With the May failure of Measure R, a parcel tax that would have helped restore some $1.8 million in cuts made over the last few years, the district learned it had to make additional budget cuts unless additional money was earmarked for next and future school years. The $78 per parcel tax would have raised approximately $490,000 annually.
The election results were finalized only a couple weeks ago, leaving little time for officials to determine how to move forward before finalizing its budget for next year. The district board of trustees must approve the budget in less than a week.
The low voter turnout — figures show that approximately 56 percent of parents did not vote in the special mail-in election — was the impetus behind the district’s consideration to form an education foundation, similar to those established in neighboring communities like Hillsborough.
The purpose of an education foundation is to raise money for schools. Such foundations often have more leverage with state and local officials when it comes to raising money, easing pressure off parents who have been raising funds for basic classroom material and programs, Superintendent Karen Philip said.
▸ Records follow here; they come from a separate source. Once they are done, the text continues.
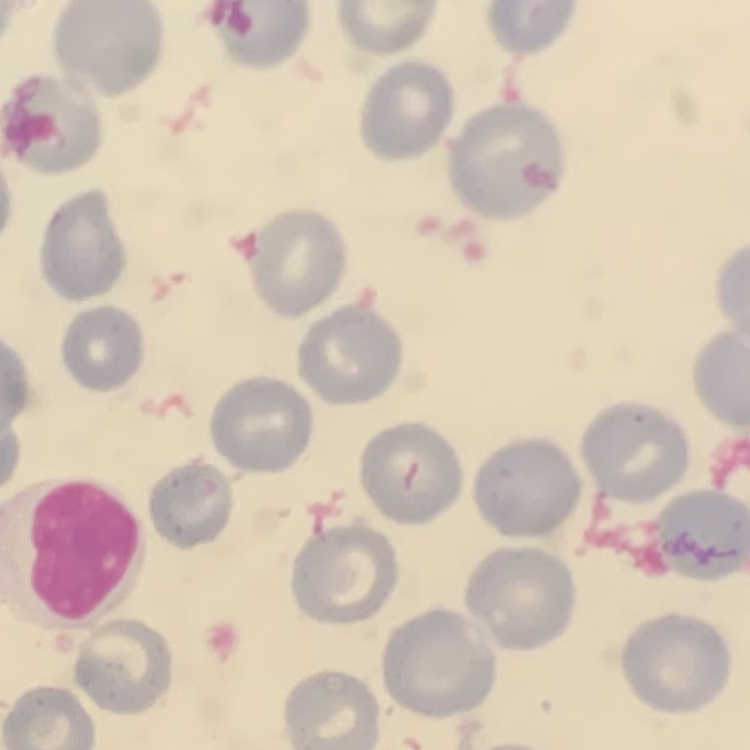

red blood cell morphology = no rouleaux formation
preparation = thin blood film
image type = one tile cut from a larger photomicrograph
stain = Field's or GiemsaState which parasite is depicted.
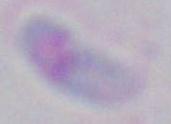

This is Toxoplasma gondii.

Summary:
  - Magnification: 1000x
  - Modality: photomicrograph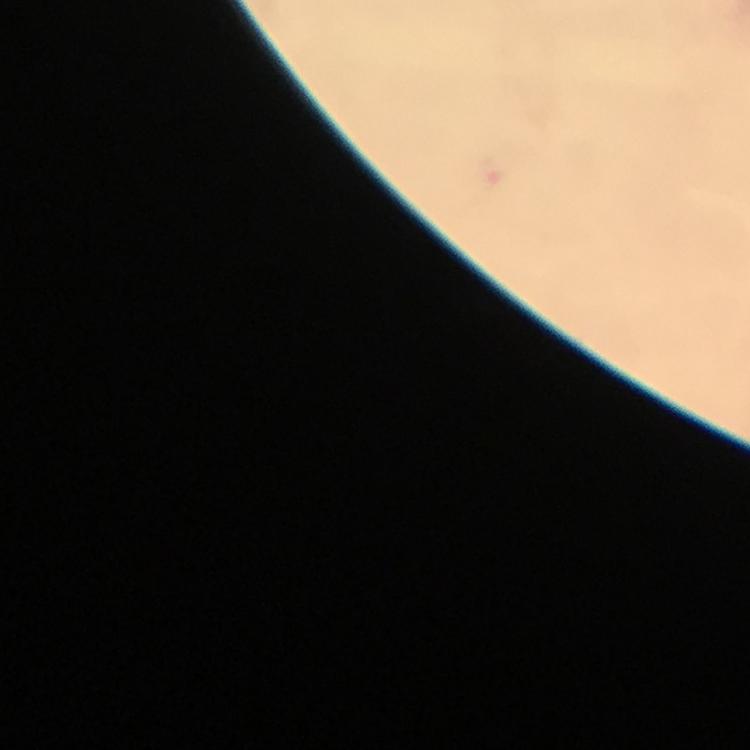

magnification: 100x
preparation: thick blood smear
cropped_from: a single field of view
context: from a diagnostic examination for malaria
stain: Giemsa
capture: smartphone camera through the microscope
immersion_oil: used
image_size: 750×750 pixels
malaria_parasite_locations: 'approximate centers as (x, y) in pixels: (497, 168)'Assess this cell for malaria.
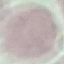
Uninfected.

image type = automatically extracted cell patch, resized to 64 × 64 pixels
preparation = thin blood film
stain = Giemsa
capture = smartphone through the microscope eyepieceAssess this cell for malaria.
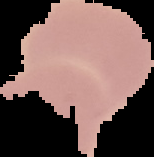
It is uninfected.

image type = segmented cell region on a black background
image size = 154×157 pixels
preparation = thin blood smear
District officials and PTA members met this week to discuss forming a foundation, which Spring Valley Elementary School PTA parliamentarian Frank Barbaro said provided some good news for parents, but also some concerns.
While the creation of a foundation would take the pressure off parents to supplement classroom funds, it would take some getting used to for the PTA to be completely hands-off in terms of fundraising, leaving the foundation completely in charge of the effort.
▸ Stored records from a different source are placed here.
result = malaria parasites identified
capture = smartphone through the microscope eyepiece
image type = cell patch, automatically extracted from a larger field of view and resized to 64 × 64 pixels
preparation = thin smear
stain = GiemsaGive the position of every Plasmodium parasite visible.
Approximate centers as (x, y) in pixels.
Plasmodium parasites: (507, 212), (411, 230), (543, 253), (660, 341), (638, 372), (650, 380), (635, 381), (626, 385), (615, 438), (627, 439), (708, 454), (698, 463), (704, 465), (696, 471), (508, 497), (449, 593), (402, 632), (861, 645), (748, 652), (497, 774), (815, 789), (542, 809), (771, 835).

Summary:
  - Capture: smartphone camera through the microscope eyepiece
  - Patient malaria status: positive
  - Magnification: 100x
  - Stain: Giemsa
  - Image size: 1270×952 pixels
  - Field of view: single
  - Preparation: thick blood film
“It’ll take some getting used to,” Barbaro said. “But it’s still a great thing for us parents.”
Philip estimated that parents have raised some $106,000 in the last school year, some of which was devoted to employee salaries. Philip was unsure whether the presence of a foundation — which would likely raise at least $100,000 annually — would completely stave off theneed for budget cuts, but the additional revenue would be better than nothing.
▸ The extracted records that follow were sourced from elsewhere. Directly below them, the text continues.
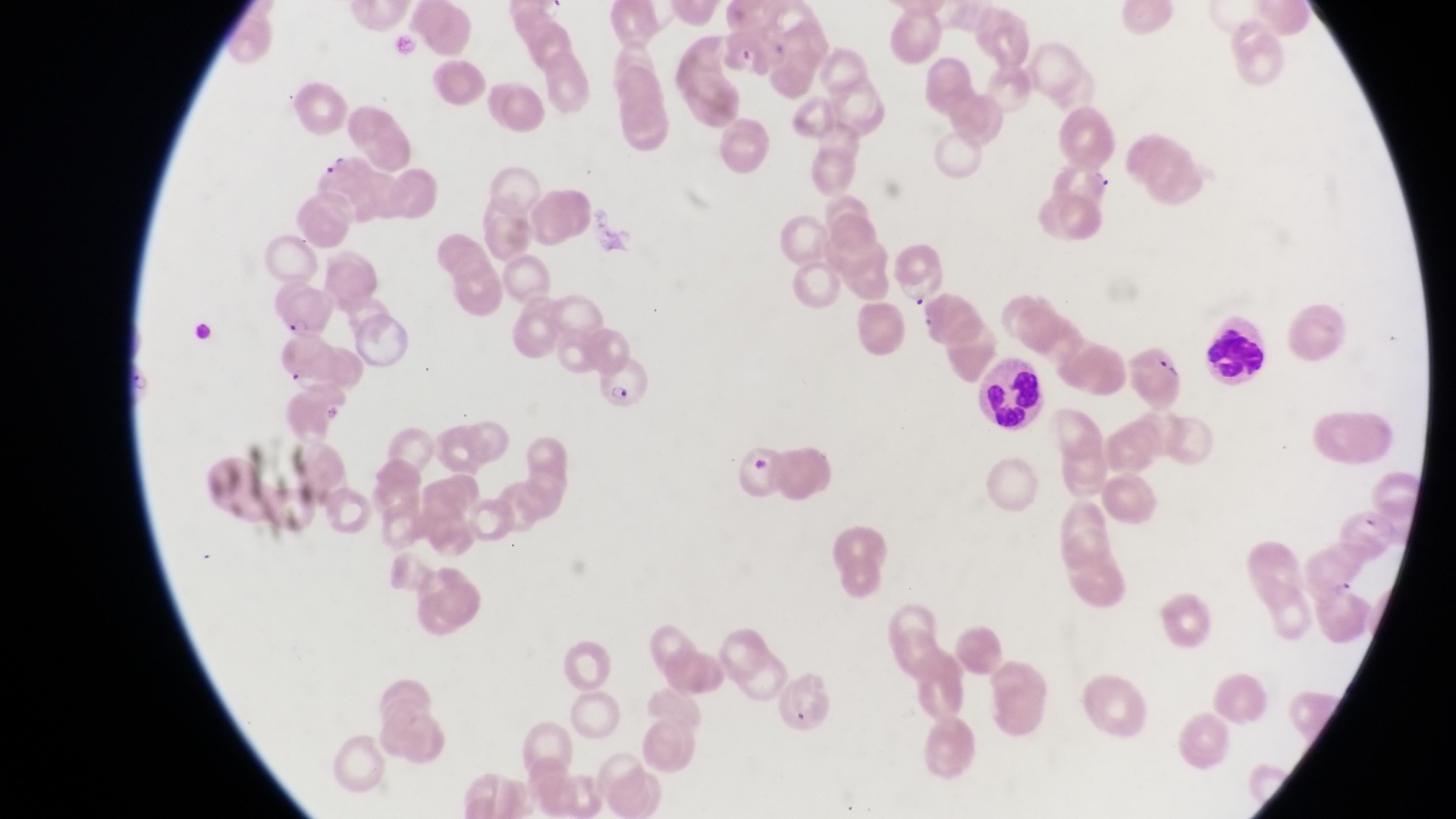

trophozoite locations = approximate bounding boxes as [left, top, right, bottom] in pixels: [1087, 164, 1116, 196]
parasitised red blood cell locations = approximate bounding boxes as [left, top, right, bottom] in pixels: [890, 248, 946, 308], [277, 284, 336, 333], [271, 338, 350, 393], [598, 353, 648, 417]
capture = smartphone photograph through the eyepiece of an Olympus CX-23 microscope
artifact (platelet-like body, stain precipitate, or debris) locations = approximate bounding boxes as [left, top, right, bottom] in pixels: [750, 457, 774, 474]
field of view = single
preparation = thin blood film
leukocyte locations = approximate bounding boxes as [left, top, right, bottom] in pixels: [1205, 312, 1269, 386], [978, 353, 1050, 432]
country = Uganda
magnification = 1000x
image size = 1456×819 pixelsLocate every Plasmodium parasite.
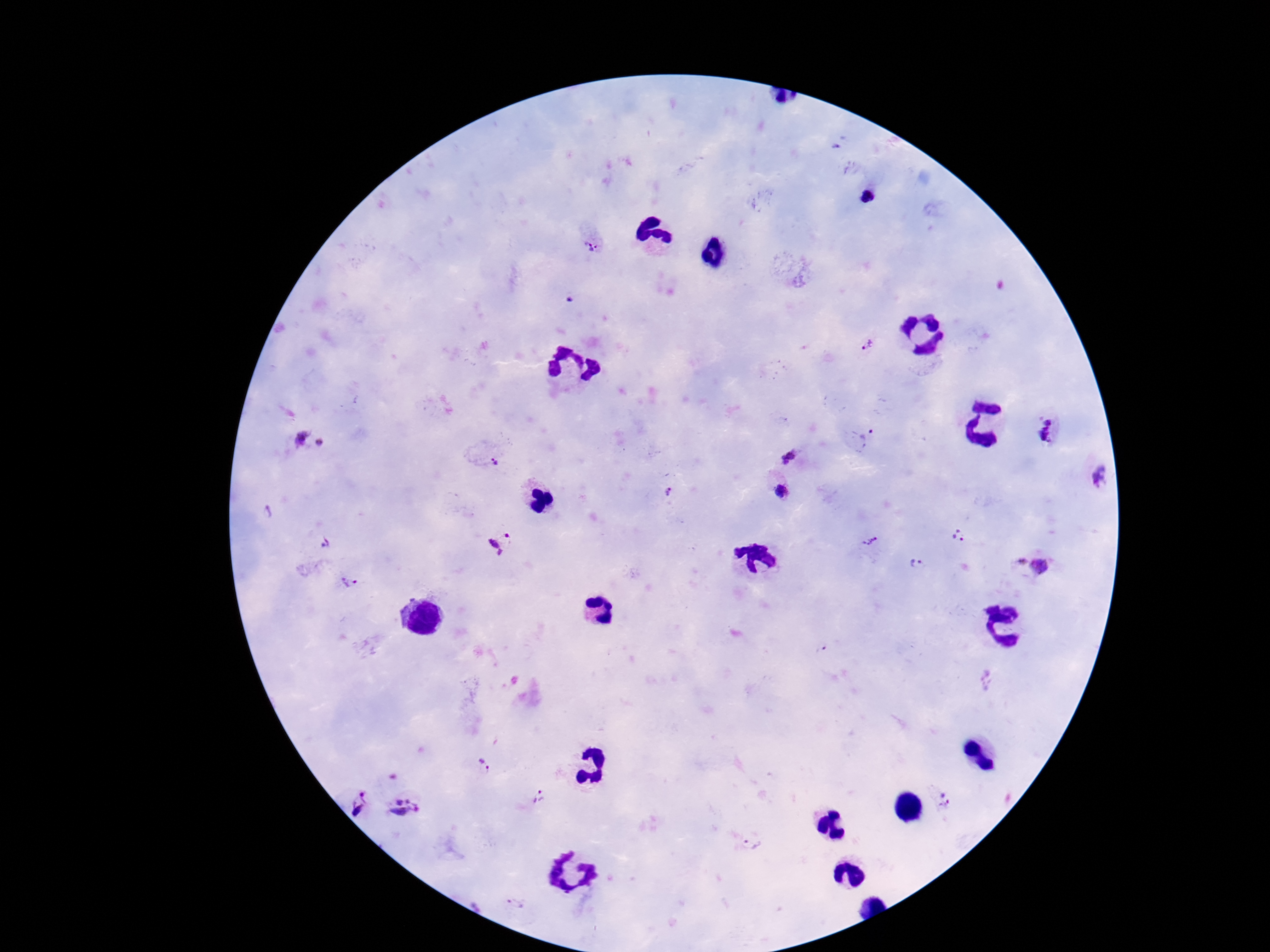

Approximate object centers, in pixels from the top-left corner.
Plasmodium parasites: (x=868, y=197), (x=592, y=245), (x=867, y=346), (x=1046, y=431), (x=300, y=437), (x=862, y=439), (x=320, y=442), (x=788, y=457), (x=495, y=463), (x=1099, y=476), (x=780, y=491), (x=666, y=492), (x=958, y=537), (x=870, y=540), (x=500, y=543), (x=326, y=544), (x=1032, y=563), (x=916, y=564), (x=348, y=582), (x=485, y=767), (x=541, y=798), (x=945, y=800), (x=361, y=804), (x=407, y=808), (x=753, y=843), (x=515, y=904).

Summary:
  - Magnification: 100x
  - Patient malaria status: positive
  - Image size: 1270×952 pixels
  - Field of view: one from this slide
  - Capture: smartphone camera through the microscope eyepiece
  - Preparation: thick blood film
  - Stain: Giemsa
“We need to meet and determine how much money we can expect to get from such an organization,” Philip said. “At this point, it’s really hard to say, but we should know more after we talk on Monday.”
Kris Barbaro, parent of a child at Spring Valley Elementary and another at Taylor Middle School, said she would support an education foundation. The Spring Valley PTA has been supporting an art program but parents are finding it more difficult to raise money for such things.
“It’s too much strain for the PTA to be fundraising as much as we do,” Barbaro said.